Consigne → Reproduisez mot pour mot le passage du texte sur Cerro Libertad qui commence à « Le Sat dans » et se termine à « de la terre. ».

Texte fourni →
=-=-=-=-=
Cerro Libertad : symbole de la lutte pour le droit à la terre

Samedi 28 avril, des militants du SAT-SOC ont tenté de réoccuper la parcelle de Cerro Libertad au nord de l’Andalousie, dont ils avaient été expulsés deux semaines auparavant. Cette lutte s’inscrit dans un contexte plus large de revendications pour le droit à la terre et la réforme agraire dans une région où la propriété foncière est particulièrement inégalitaire, et le chômage particulièrement élevé.
« Nous sommes revenus ! ». C’est avec ce cri qu’une cinquantaine de militants, membres ou sympathisants du SAT (le syndicat andalou des travailleurs, dont fait partie le SOC) ont annoncé la reprise de Cerro Libertad une oliveraie de la province de Jaén que la banque espagnole BBVA possède depuis plus de 5 ans sans toutefois l’exploiter. Cette nouvelle tentative, le 28 avril, fait suite à l’expulsion, le 19 avril dernier, des travailleurs qui occupaient et réhabilitaient cette oliveraie de 70ha depuis un an. Fortuitement, l’action faisait aussi suite à mon arrivée à Almería, moins de 12h auparavant, et m’a permis de plonger directement – et confusément – dans la complexité des luttes agraires andalouses.

Le Sat dans Cerro Libertad

 
Ce jour là, l’occupation fut infructueuse et, après s’être enfermés quelques heures dans une maison de garde de la parcelle, nous avons dû repartir en fin d’après-midi face aux pressions de la police. Néanmoins cette mobilisation, et la lutte pour Cerro Libertad dans son ensemble, mettent en lumière les revendications pour la réforme agraire et pour le droit à la terre des travailleurs agricoles Andalous dans une région où l’héritage historique et la spéculation sont à l’origine d’une distribution de la propriété foncière agricole particulièrement inégalitaire et contraire à la souveraineté alimentaire et aux droits des travailleurs de la terre.

Un symbole de la lutte pour le droit à la terre

Les militants du SAT-SOC l’avaient annoncé : suite à leur expulsion de Cerro Libertad (parcelle renommée ainsi par les occupants, anciennement Finca del Aguardentero) par quelques 300 policiers mi-avril, après un peu plus d’un an de réappropriation/réhabilitation, ils ne s’avouaient pas vaincus et reviendraient pour continuer la lutte.
=-=-=-=-=
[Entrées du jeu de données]
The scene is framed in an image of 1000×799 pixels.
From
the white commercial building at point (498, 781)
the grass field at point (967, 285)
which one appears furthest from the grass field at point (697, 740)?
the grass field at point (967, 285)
=-=-=-=-=
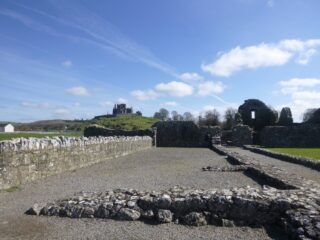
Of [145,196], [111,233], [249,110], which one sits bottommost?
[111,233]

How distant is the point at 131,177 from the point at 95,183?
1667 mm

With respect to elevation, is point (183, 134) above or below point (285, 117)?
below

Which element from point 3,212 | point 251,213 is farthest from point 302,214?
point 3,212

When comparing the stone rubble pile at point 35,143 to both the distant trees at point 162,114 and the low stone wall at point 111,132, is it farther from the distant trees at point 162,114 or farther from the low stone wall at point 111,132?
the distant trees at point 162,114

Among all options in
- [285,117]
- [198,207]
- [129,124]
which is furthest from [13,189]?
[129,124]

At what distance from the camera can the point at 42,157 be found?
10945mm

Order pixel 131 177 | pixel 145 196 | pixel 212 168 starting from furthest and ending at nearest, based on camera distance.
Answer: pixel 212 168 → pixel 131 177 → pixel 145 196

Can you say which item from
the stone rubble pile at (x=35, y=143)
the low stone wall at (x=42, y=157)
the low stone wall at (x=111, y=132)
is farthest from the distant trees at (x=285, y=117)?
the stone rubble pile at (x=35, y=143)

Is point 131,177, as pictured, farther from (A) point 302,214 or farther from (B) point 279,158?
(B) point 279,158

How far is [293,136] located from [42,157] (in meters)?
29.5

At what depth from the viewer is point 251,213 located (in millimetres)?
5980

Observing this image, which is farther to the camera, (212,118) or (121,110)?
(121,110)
=-=-=-=-=
Réponse →
Le Sat dans Cerro Libertad

 
Ce jour là, l’occupation fut infructueuse et, après s’être enfermés quelques heures dans une maison de garde de la parcelle, nous avons dû repartir en fin d’après-midi face aux pressions de la police. Néanmoins cette mobilisation, et la lutte pour Cerro Libertad dans son ensemble, mettent en lumière les revendications pour la réforme agraire et pour le droit à la terre des travailleurs agricoles Andalous dans une région où l’héritage historique et la spéculation sont à l’origine d’une distribution de la propriété foncière agricole particulièrement inégalitaire et contraire à la souveraineté alimentaire et aux droits des travailleurs de la terre.